Document:
____

That's a bit gnarly, but I don't really see a better option.

> +Memory Handling
> +===============
> +
> +Instrumentation objects that use the stack must survive until finalization
> +runs, including the abort case. To ensure this, QueryInstrumentation
> +creates a dedicated "Instrumentation" MemoryContext (instr_cxt) as a child
> +of TopMemoryContext. All child instrumentation (nodes, triggers) should be
> +allocated in this context.

> +On successful completion, instr_cxt is reparented to CurrentMemoryContext
> +so its lifetime is tied to the caller's context. On abort, the
> +ResourceOwner cleanup frees it after accumulating the instrumentation data
> +to the current stack entry after resetting the stack.

Makes sense.

I mildly wonder if we should create one minimally sized "Instrumentations"
node under TopMemoryContext, below which the "Instrumentation" contexts are
created, instead of doing so directly under TopMemoryContext. But that's
something that can easily be evolved later.

> @@ -247,9 +248,19 @@ standard_ExecutorStart(QueryDesc *queryDesc, int eflags)
> estate->es_snapshot = RegisterSnapshot(queryDesc->snapshot);
> estate->es_crosscheck_snapshot = RegisterSnapshot(queryDesc->crosscheck_snapshot);
> estate->es_top_eflags = eflags;
> - estate->es_instrument = queryDesc->instrument_options;
> estate->es_jit_flags = queryDesc->plannedstmt->jitFlags;
>
> + /*
> + * Set up query-level instrumentation if needed. We do this before
> + * InitPlan so that node and trigger instrumentation can be allocated
> + * within the query's dedicated instrumentation memory context.
> + */
> + if (!queryDesc->totaltime && queryDesc->instrument_options)

____

Supplied information:

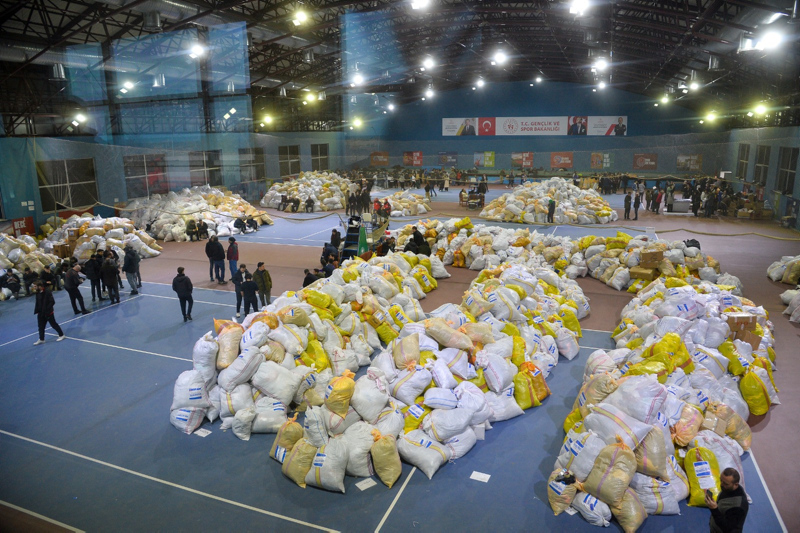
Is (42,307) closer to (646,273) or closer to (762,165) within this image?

____

Tasks for this exercise:
**a.** Condense the paragraph in the instrumentation code review that begins "Instrumentation objects that use the stack" into a short list that keeps its main facts.
**b.** Rewrite the instrumentation code review from "Makes sense." to "standard_ExecutorStart(QueryDesc *queryDesc, int eflags)", putting "revised" in place of "evolved".
**c.** Write the next part of the instrumentation code review, picking up right after its final line.

Responses by task:
**a.**
- Instrumentation objects that use the stack must survive until finalization runs, including in the abort case.
- To ensure this, QueryInstrumentation creates a dedicated "Instrumentation" MemoryContext (instr_cxt) as a child of TopMemoryContext.
- All child instrumentation (nodes, triggers) should be allocated in this context.

**b.**
Makes sense.

I mildly wonder if we should create one minimally sized "Instrumentations"
node under TopMemoryContext, below which the "Instrumentation" contexts are
created, instead of doing so directly under TopMemoryContext. But that's
something that can easily be revised later.

> @@ -247,9 +248,19 @@ standard_ExecutorStart(QueryDesc *queryDesc, int eflags)

**c.**
> + {
> + queryDesc->totaltime = InstrQueryAlloc(queryDesc->instrument_options);
> + estate->es_instrument = queryDesc->totaltime;
> + }
> +
> /*
> * Set up an AFTER-trigger statement context, unless told not to, or
> * unless it's EXPLAIN-only mode (when ExecutorFinish won't be called).

It seems pretty weird to still have queryDesc->totaltime *sometimes* created
by pgss etc, but also create it in standard_ExecutorStart if not already
created. What if the explain options aren't compatible? Sure
pgss/auto_explain use ALL, but that's not a given.

> + /* Start up instrumentation for this execution run */
> if (queryDesc->totaltime)
> - InstrStart(queryDesc->totaltime);
> + {
> + InstrQueryStart(queryDesc->totaltime);
> +
> + /*
> + * Remember all node entries for abort recovery. We do this once here
> + * after InstrQueryStart has pushed the parent stack entry.
> + */
> + if (estate->es_instrument &&
> + estate->es_instrument->instr.need_stack &&
> + !queryDesc->already_executed)
> + ExecRememberNodeInstrumentation(queryDesc->planstate,
> + queryDesc->totaltime);
> + }

Hm. Was briefly worried about the overhead of
ExecRememberNodeInstrumentation() in the context of cursors. But I see it's
only done once.

But why do we not just associate the NodeInstrumentation's with the
QueryInstrumentation during the creation of the NodeInstrumentation?

> + /*
> + * Accumulate per-node and trigger statistics to their respective parent
> + * instrumentation stacks.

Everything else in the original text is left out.